Hello,
I recently started attempting to use elasticsearch to store some data.
In the learning process, I was doing ok until I attempted using the bulk api.
I used the something along the lines of:
conn = ES(url, timeout, bulksize)
for each (tuple)
data = something(tuple)
conn.index(data, index name, count, bulk=true)
Which I imagined would add a large number of items to localhost:9200/(index name)/(type name)/(count), but it ended up adding a large number of garbage at localhost:9200/(index name).
Not sure how to proceed, but knowing that I needed a reset, I went ahead and did a delete on localhost:9200/*, which deleted everything as expected. I thus attempted to begin again, with adding a index with mapping.
curl -XPUT "http://localhost:9200/(index name)" -d mapping.json
mapping.json:
{
"settings": {
"analysis": {
"analyzer": {
"ngram_analyzer": {
"tokenizer": "ngram_tokenizer"
}
},
"tokenizer": {
"ngram_tokenizer": {
"type": "nGram",
"min_gram": "2",
"max_gram": "3",
"token_chars": [
"letter",
"digit",
"symbol",
"punctuation",
"whitespace"
]
}
}
}
},
"mappings": {
"access": {
"properties": {
"date": {
"type": "date",
"format": "YYYY-MM-dd",
"analyzer": "ngram_analyzer"
},
"time": {
"type": "date",
"format": "HH:mm:ss",
"analyzer": "ngram_analyzer"
},
"protocol": {
"type": "string",
"analyzer": "ngram_analyzer"
},
"source ip": {
"type": "string",
"analyzer": "ngram_analyzer"
},
"source port": {
"type": "integer"
},
"country": {
"type": "string",
"analyzer": "ngram_analyzer"
},
"organization": {
"type": "string",
"analyzer": "ngram_analyzer"
},
"dest ip": {
"type": "string",
"analyzer": "ngram_analyzer"
},
"dest port": {
"type": "integer"
}
}
}
}
}
This is where the troubles began. While the above command created a node at (index name), it refused to populate the index with my settings.
{
"darknet" : {
"aliases" : { },
"mappings" : { },
"settings" : {
"index" : {
"creation_date" : "1424425712525",
"mapping" : {
"json" : ""
},
"uuid" : "cgTEPkqnQJKejLPyHqVNYA",
"number_of_replicas" : "1",
"number_of_shards" : "5",
"version" : {
"created" : "1040399"
}
}
},
"warmers" : { }
}
}
I attempted to update the node with curl -XPUT "http://localhost:9200/(index name)/_setting" -d mapping.json after a close, but that also left the index blank.

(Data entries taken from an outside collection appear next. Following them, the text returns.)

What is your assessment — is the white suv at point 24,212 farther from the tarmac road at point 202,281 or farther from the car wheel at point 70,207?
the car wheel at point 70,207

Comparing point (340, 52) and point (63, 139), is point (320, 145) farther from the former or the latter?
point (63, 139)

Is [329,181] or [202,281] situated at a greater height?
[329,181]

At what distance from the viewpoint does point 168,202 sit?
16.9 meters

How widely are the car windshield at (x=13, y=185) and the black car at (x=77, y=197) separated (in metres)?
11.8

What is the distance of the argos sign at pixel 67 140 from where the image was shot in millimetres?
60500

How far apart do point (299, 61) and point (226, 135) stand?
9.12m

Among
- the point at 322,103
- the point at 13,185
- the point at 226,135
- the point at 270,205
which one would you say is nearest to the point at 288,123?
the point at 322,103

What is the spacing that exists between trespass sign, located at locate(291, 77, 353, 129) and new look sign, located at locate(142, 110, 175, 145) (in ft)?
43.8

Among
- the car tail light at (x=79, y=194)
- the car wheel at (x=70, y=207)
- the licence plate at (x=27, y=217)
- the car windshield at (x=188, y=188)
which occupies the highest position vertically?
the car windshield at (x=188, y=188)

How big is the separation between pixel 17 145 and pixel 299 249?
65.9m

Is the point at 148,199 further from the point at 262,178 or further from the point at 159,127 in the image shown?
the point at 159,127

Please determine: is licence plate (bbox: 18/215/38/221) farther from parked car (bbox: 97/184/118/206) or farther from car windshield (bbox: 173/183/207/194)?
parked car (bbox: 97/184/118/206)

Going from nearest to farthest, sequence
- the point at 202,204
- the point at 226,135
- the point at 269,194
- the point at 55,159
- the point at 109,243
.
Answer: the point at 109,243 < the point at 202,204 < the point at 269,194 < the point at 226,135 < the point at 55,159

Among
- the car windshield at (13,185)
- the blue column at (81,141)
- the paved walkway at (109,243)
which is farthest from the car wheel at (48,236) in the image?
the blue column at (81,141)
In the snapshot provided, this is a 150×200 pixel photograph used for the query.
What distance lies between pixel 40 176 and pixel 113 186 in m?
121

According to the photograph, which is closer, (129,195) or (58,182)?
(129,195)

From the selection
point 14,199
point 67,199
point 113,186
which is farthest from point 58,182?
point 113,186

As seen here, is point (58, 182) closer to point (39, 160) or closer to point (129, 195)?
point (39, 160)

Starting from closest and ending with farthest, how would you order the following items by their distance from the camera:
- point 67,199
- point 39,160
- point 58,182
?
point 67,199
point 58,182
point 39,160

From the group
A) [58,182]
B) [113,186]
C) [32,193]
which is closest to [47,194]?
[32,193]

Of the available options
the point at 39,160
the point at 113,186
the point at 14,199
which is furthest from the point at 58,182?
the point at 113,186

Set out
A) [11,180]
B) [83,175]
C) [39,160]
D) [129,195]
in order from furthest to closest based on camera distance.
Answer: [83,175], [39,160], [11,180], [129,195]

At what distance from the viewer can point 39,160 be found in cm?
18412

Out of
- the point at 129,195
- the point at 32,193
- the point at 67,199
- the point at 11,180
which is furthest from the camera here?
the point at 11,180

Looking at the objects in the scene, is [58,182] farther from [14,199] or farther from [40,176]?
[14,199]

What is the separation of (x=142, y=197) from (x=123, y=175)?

I delete the index, create another index, etc. etc. but to no avail.
In the end, I manage to make a change to the index, though not a good one.
I made a call to the update mapping API, which changed the index into a horrifying monstrosity with repeating tags, like so:
{
"darknet" : {
"aliases" : { },
"mappings" : {
"1" : {
"properties" : {
"mappings" : {
"properties" : {
"access" : {
"properties" : {
"properties" : {
"properties" : {
"country" : {
"properties" : {
"analyzer" : {
"type" : "string"
},
"type" : {
"type" : "string"
}
}
},
"date" : {
"properties" : {
"analyzer" : {
"type" : "string"
},
"format" : {
"type" : "string"
},
"type" : {
"type" : "string"
}
}
},
"dest ip" : {
"properties" : {
"analyzer" : {
"type" : "string"
},
"type" : {
"type" : "string"
}
}
},
"dest port" : {
"properties" : {
"type" : {
"type" : "string"
}
}
},
"organization" : {
"properties" : {
"analyzer" : {
"type" : "string"
},
"type" : {
"type" : "string"
}
}
},
"protocol" : {
"properties" : {
"analyzer" : {
"type" : "string"
},
"type" : {
"type" : "string"
}
}
},
"source ip" : {
"properties" : {
"analyzer" : {
"type" : "string"
},
"type" : {
"type" : "string"
}
}
},
"source port" : {
"properties" : {
"type" : {
"type" : "string"
}
}
},
"time" : {
"properties" : {
"analyzer" : {
"type" : "string"
},
"format" : {
"type" : "string"
},
"type" : {
"type" : "string"
}
}
}
}
}
}
}
}
},
"settings" : {
"properties" : {
"analysis" : {
"properties" : {
"analyzer" : {
"properties" : {
"ngram_analyzer" : {
"properties" : {
"tokenizer" : {
"type" : "string"
}
}
}
}
},
"tokenizer" : {
"properties" : {
"ngram_tokenizer" : {
"properties" : {
"max_gram" : {
"type" : "string"
},
"min_gram" : {
"type" : "string"
},
"token_chars" : {
"type" : "string"
},
"type" : {
"type" : "string"
}
}
}
}
}
}
}
}
}
}
}
},
"settings" : {
"index" : {
"creation_date" : "1424363851475",
"uuid" : "TNBwPJxURz2kwA-bQJklIQ",
"number_of_replicas" : "1",
"number_of_shards" : "5",
"version" : {
"created" : "1040399"
}
}
},
"warmers" : { }
}
}
I'm guessing I broke something in the process of bulk indexing and subsequent mass deletion.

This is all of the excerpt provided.